Texto do exercício
■ ■ ■ ■

Pesquisadora brasileira alerta para perspectiva reducionista da alimentação e incentivo ao consumo desses produtos
A possibilidade de reformular alimentos ultraprocessados para torná-los mais saudáveis voltou a ser tema de discussão entre pesquisadores americanos e brasileiros em um fórum da revista científica Cell Metabolism. O argumento ressurgiu em um comentário dos pesquisadores Deirdre Tobias e Kevin Hall, e teve resposta da epidemiologista Priscila Machado, em colaboração com outros três colegas australianos.
A ideia de que é possível reduzir os efeitos nocivos desses produtos não é nova e já vem sendo muito utilizada pela indústria de alimentos ultraprocessados. Parte dessa estratégia consiste em destacar a adição ou redução de um determinado nutriente, como “com fibras”, “rico em vitaminas” ou “menos sódio”, levando o consumidor a acreditar que está comendo um alimento mais saudável.
Os ultraprocessados são formulações derivadas de alimentos, contendo pouco ou nenhum alimento inteiro e adicionados de corantes, aromatizantes, emulsificantes e outros aditivos. O ultraprocessamento destrói a matriz alimentar e exclui compostos bioativos (protetores da saúde), altera a biodisponibilidade de nutrientes (deixando o organismo menos propenso a absorvê-los), reduz a sensação de saciedade (são consumidos em maior quantidade) e até impacta a forma como comemos (horários e locais das refeições, por exemplo).

■ ■ ■ ■

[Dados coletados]
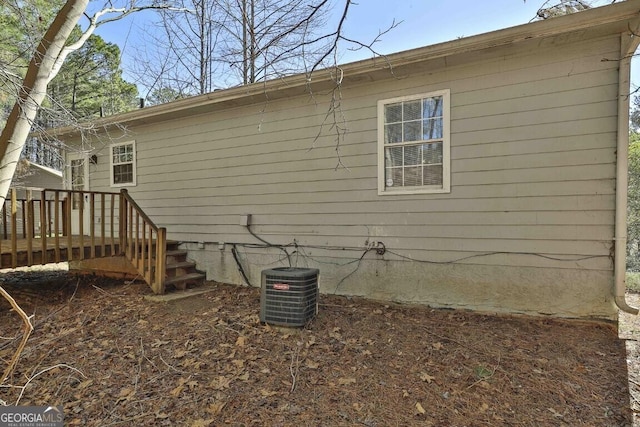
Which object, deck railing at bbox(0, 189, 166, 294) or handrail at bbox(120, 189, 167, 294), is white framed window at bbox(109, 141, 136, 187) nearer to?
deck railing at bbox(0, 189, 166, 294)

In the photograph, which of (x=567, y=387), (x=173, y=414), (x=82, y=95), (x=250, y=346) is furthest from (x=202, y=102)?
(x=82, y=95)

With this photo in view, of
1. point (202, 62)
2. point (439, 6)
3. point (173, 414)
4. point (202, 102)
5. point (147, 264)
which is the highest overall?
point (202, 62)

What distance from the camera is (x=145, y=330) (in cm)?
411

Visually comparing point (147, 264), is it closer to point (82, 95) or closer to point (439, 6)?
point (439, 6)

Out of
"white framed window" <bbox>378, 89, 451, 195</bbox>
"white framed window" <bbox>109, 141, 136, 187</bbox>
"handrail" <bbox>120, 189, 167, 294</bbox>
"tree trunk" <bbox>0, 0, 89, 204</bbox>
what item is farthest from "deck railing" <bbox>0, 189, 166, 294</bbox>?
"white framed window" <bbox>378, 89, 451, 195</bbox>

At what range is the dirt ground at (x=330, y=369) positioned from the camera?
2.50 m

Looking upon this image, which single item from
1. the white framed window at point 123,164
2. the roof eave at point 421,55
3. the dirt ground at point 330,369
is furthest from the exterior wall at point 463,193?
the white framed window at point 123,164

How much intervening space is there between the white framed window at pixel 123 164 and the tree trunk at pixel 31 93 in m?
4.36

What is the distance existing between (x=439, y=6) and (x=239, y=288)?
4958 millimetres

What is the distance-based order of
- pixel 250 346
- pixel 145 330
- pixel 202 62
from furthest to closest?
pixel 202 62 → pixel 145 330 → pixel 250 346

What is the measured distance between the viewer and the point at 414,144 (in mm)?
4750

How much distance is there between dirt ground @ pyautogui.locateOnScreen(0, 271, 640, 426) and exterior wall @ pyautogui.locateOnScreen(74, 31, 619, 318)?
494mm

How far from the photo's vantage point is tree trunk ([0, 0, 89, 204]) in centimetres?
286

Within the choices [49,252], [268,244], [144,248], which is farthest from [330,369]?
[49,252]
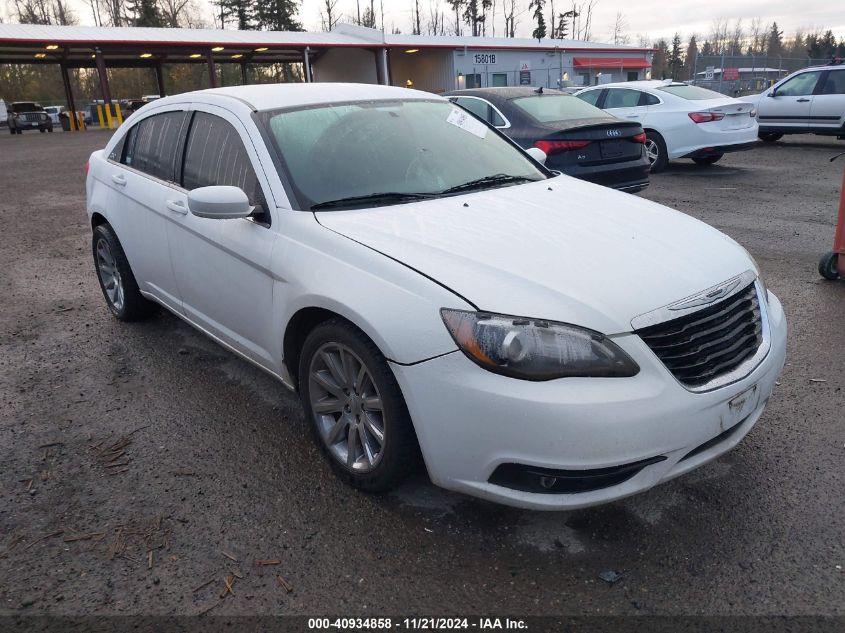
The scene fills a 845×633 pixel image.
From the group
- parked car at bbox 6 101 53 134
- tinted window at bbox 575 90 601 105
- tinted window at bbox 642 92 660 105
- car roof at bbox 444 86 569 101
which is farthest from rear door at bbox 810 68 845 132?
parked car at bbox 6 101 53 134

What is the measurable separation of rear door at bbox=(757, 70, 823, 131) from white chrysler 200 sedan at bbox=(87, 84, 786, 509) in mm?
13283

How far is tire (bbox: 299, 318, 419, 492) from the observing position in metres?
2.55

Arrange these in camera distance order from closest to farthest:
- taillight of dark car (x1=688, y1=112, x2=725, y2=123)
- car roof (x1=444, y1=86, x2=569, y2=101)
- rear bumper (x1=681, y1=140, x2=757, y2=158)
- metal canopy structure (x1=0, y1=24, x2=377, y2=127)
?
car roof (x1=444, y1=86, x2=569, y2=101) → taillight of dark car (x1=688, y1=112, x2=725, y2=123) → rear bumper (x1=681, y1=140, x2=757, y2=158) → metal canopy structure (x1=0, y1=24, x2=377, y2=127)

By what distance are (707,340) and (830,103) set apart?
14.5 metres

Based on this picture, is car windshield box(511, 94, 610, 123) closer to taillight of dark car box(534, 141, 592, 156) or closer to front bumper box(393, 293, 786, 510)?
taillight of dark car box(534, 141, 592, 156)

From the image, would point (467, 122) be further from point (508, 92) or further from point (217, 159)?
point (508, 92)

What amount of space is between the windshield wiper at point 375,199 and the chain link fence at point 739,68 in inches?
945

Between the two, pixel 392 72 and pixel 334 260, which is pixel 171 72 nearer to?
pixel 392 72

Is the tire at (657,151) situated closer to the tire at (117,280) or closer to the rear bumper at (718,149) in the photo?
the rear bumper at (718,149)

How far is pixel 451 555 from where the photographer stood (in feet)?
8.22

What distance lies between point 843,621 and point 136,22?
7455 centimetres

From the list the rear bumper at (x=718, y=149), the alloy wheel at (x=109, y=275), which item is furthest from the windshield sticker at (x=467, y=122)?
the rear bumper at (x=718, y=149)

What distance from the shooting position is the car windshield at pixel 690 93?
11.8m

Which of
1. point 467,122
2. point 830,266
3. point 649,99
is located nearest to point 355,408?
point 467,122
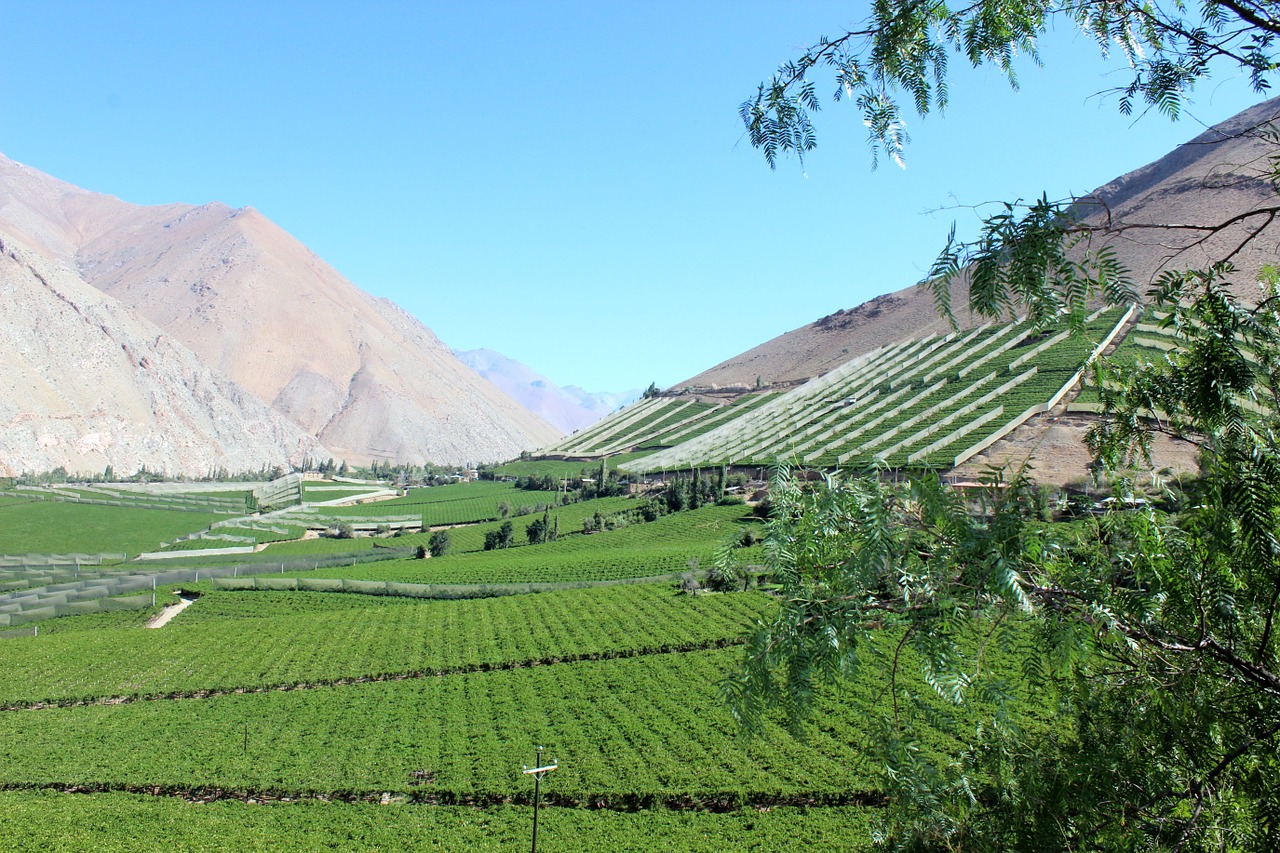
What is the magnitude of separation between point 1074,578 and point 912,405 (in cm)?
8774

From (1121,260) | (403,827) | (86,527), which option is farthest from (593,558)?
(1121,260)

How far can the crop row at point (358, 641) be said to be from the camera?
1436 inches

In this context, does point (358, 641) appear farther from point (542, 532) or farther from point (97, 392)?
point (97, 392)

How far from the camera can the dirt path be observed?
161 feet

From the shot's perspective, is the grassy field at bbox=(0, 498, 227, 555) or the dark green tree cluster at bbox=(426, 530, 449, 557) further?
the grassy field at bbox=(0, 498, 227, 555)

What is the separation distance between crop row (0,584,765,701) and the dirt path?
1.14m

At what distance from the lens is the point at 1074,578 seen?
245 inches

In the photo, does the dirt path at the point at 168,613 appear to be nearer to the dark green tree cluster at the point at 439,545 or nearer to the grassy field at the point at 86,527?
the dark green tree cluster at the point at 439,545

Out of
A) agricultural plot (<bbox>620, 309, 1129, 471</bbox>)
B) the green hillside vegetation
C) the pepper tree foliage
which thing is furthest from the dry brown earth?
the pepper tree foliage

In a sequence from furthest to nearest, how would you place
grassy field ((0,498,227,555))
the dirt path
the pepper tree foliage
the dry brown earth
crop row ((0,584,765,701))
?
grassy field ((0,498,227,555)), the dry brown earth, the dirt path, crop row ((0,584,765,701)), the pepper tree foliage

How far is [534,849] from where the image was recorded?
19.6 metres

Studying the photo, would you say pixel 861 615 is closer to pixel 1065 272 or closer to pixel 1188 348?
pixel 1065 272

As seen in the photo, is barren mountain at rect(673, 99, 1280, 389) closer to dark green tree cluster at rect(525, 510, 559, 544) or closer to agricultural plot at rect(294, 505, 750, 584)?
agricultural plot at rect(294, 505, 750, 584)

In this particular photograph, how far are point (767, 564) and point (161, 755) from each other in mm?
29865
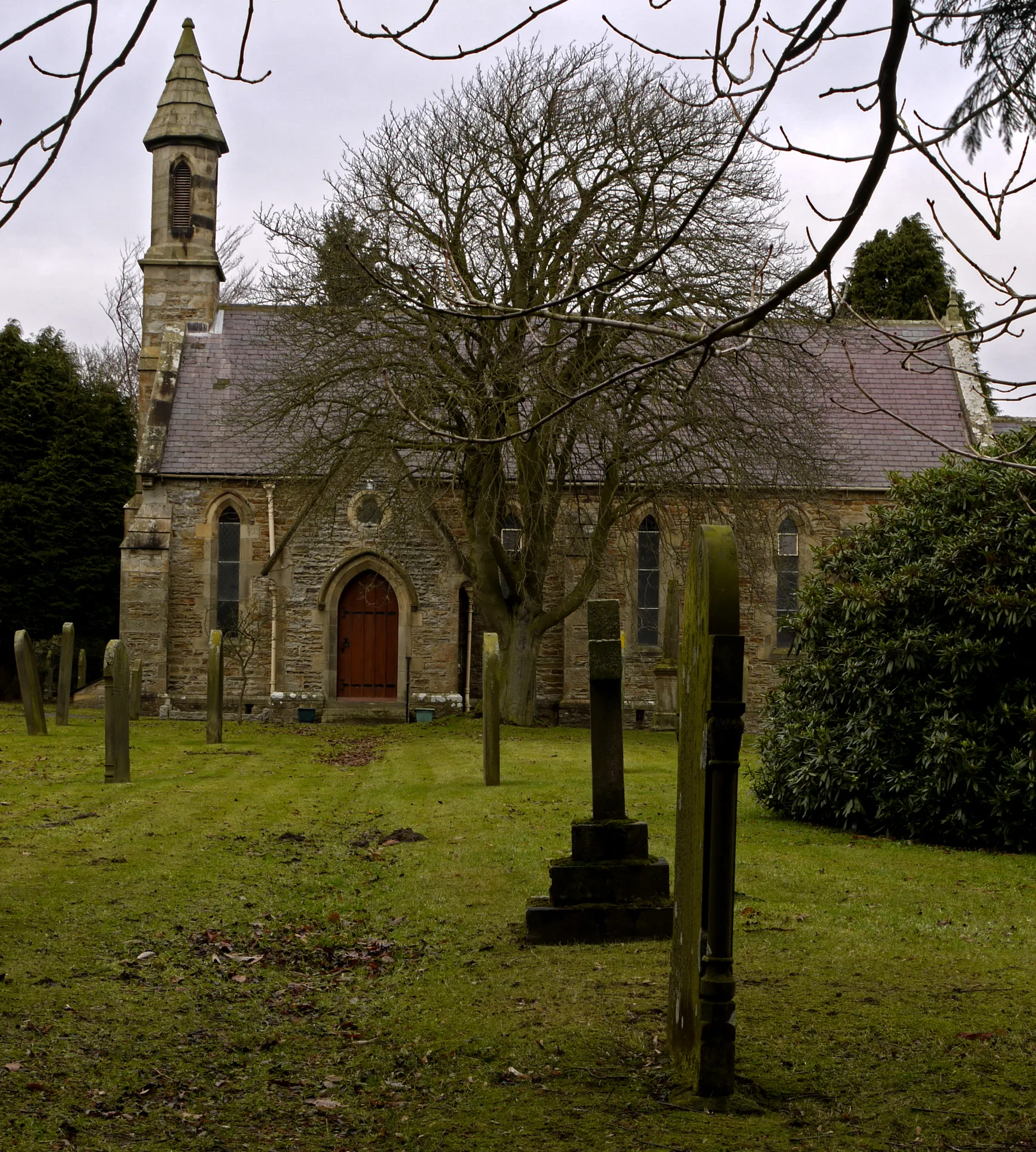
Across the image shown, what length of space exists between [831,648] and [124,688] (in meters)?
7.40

■ ■ ■ ■

Exercícios propostos
A – Liste todos os efeitos do ultraprocessamento citados no texto sobre alimentos ultraprocessados.
B – Segundo o texto sobre alimentos ultraprocessados, em qual revista científica ocorreu o fórum sobre a reformulação desses produtos?

Respostas dos exercícios
A –
- Destrói a matriz alimentar.
- Exclui compostos bioativos (protetores da saúde).
- Altera a biodisponibilidade de nutrientes.
- Reduz a sensação de saciedade.
- Impacta a forma como comemos (horários e locais das refeições, por exemplo).

B – Na revista Cell Metabolism.